To the VFW, this has never been about the money. Accredited agents and attorneys can make a healthy living operating within the ethical confines of the established, non-predatory fee structure. When payment comes from retroactive benefits, it is hard to consider it predatory since the veteran is guaranteed to be able to settle the debt.

 

Draft legislation, VetPAC Act of 2025

 

The VFW supports this legislation that would establish a commission to review VA operations and submit reports to Congress. This commission would be tasked with conducting a comprehensive review of Veterans Health Administration operations and is composed of members with significant expertise in various fields related to health care to facilitate informed decisions. The VFW believes the recommendations from these assessments would help Congress propose meaningful legislation to ensure veterans receive adequate care.

 

Draft legislation, Veterans Mental Health and Addiction Therapy Quality of Care Act

 

The VFW supports this proposal to require a study to identify the quality of care differences between mental health therapy provided by VA and that of community providers. More information about the practices and outcomes of mental health care would hopefully provide a better understanding of what is working and where resources should be focused.

Task prompt ▸ Please quote the VFW statement on veterans legislation in full, word for word. The lines after this have no connection to the VFW statement.

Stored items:
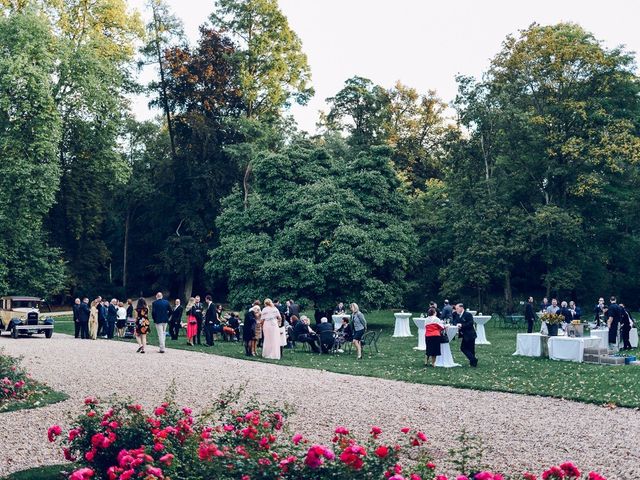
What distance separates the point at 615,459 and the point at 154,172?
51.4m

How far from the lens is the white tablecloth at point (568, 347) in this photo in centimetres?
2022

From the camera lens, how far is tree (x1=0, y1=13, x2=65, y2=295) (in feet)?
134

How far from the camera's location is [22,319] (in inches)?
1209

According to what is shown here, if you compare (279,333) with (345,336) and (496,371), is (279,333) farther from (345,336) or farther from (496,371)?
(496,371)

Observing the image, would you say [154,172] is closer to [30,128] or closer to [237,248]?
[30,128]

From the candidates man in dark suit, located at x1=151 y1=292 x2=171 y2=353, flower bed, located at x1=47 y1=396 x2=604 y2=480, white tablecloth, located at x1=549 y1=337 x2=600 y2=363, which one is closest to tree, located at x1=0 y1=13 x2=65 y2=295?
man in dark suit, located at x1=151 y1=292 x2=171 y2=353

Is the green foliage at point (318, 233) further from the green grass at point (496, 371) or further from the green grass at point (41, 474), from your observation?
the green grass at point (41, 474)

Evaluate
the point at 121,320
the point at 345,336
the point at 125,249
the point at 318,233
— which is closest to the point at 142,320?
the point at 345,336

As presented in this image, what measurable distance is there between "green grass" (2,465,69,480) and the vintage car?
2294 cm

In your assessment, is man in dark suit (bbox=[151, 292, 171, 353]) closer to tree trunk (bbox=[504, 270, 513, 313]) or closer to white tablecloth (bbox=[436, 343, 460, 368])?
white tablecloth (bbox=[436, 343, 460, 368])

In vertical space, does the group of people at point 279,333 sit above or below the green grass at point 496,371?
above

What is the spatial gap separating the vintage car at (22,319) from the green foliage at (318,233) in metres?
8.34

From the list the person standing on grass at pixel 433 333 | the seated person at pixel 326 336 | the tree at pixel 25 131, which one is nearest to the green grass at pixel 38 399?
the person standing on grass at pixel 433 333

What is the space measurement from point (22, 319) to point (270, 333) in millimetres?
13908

Solution below ▸
To the VFW, this has never been about the money. Accredited agents and attorneys can make a healthy living operating within the ethical confines of the established, non-predatory fee structure. When payment comes from retroactive benefits, it is hard to consider it predatory since the veteran is guaranteed to be able to settle the debt.

 

Draft legislation, VetPAC Act of 2025

 

The VFW supports this legislation that would establish a commission to review VA operations and submit reports to Congress. This commission would be tasked with conducting a comprehensive review of Veterans Health Administration operations and is composed of members with significant expertise in various fields related to health care to facilitate informed decisions. The VFW believes the recommendations from these assessments would help Congress propose meaningful legislation to ensure veterans receive adequate care.

 

Draft legislation, Veterans Mental Health and Addiction Therapy Quality of Care Act

 

The VFW supports this proposal to require a study to identify the quality of care differences between mental health therapy provided by VA and that of community providers. More information about the practices and outcomes of mental health care would hopefully provide a better understanding of what is working and where resources should be focused.